• Problem: Find each line below that contains the word "distance", and copy those lines out in full.

• Material for the task:
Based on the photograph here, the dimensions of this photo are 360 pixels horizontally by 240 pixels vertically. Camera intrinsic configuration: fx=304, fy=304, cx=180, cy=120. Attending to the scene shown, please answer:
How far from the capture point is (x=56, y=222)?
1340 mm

* * *

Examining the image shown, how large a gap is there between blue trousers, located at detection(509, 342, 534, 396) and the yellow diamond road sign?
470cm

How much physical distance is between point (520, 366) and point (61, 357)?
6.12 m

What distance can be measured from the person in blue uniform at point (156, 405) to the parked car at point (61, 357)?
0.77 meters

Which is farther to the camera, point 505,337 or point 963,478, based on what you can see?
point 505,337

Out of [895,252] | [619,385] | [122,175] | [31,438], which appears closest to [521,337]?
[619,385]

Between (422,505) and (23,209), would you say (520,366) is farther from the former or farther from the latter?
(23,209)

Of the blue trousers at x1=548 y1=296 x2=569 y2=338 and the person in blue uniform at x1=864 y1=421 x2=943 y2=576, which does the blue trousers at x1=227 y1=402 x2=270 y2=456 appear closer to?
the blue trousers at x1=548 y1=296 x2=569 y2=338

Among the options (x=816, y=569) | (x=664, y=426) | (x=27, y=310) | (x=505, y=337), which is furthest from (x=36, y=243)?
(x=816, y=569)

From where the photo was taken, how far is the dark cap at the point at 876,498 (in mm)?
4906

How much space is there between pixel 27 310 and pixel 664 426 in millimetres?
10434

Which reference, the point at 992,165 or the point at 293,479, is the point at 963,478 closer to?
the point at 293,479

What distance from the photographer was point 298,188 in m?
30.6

• The output:
How much physical distance is between point (520, 366) and point (61, 357)?
What distance can be measured from the person in blue uniform at point (156, 405) to the parked car at point (61, 357)?
What distance from the photographer was point 298,188 in m?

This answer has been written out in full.